» Supplied data:

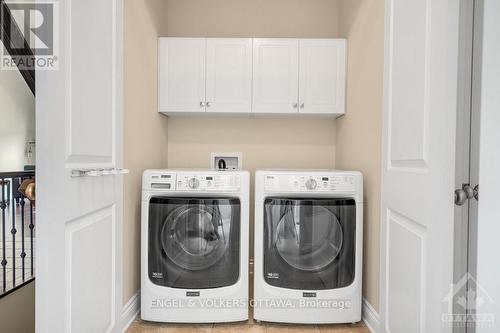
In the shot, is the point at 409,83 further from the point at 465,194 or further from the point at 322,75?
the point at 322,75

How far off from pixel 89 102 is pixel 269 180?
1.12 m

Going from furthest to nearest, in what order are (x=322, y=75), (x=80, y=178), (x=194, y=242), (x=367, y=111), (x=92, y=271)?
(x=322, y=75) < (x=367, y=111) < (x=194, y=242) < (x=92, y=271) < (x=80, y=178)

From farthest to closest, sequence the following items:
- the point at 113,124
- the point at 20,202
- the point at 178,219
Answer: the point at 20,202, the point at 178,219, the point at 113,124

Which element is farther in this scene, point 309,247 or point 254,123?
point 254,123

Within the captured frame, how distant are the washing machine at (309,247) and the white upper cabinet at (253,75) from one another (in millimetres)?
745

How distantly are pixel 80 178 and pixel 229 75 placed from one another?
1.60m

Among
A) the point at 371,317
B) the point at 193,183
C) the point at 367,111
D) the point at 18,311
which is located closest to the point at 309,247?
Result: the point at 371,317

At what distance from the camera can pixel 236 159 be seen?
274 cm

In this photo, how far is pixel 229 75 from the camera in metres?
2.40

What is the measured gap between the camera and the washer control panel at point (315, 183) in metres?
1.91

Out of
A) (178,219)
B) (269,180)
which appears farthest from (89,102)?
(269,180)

...

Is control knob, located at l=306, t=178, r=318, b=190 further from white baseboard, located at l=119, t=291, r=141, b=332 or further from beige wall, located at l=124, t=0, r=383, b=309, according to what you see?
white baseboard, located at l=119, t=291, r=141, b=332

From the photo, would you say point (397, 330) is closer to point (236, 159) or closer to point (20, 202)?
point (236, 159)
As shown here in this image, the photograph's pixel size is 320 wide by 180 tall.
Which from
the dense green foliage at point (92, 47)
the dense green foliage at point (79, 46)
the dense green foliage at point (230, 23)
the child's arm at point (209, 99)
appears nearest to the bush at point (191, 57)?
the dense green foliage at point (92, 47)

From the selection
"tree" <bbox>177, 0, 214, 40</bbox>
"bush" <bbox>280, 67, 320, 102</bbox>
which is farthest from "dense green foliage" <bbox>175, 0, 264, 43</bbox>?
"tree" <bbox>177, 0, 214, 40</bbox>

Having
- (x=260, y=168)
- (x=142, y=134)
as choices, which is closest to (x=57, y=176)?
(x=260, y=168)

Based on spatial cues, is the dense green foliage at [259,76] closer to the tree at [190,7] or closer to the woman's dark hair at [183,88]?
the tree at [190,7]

---

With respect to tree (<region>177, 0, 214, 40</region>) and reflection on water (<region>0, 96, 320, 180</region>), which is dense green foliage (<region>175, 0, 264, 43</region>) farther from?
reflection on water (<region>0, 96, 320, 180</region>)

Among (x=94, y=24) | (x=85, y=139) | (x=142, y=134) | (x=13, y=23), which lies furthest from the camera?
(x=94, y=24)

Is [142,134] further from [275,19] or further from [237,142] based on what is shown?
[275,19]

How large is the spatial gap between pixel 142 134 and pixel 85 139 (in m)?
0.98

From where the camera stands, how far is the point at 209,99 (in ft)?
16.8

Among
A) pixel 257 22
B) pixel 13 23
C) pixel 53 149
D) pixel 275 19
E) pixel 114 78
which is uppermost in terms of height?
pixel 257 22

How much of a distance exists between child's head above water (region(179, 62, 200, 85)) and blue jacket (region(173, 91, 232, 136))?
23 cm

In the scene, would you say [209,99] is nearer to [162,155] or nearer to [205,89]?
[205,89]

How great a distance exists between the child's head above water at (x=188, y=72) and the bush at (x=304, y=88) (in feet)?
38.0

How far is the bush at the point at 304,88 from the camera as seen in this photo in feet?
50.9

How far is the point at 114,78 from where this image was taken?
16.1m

» Your instructions:
Count the lines in the rows above that contain the string "furthest", matching case exactly. Give only the number.

» The output:
2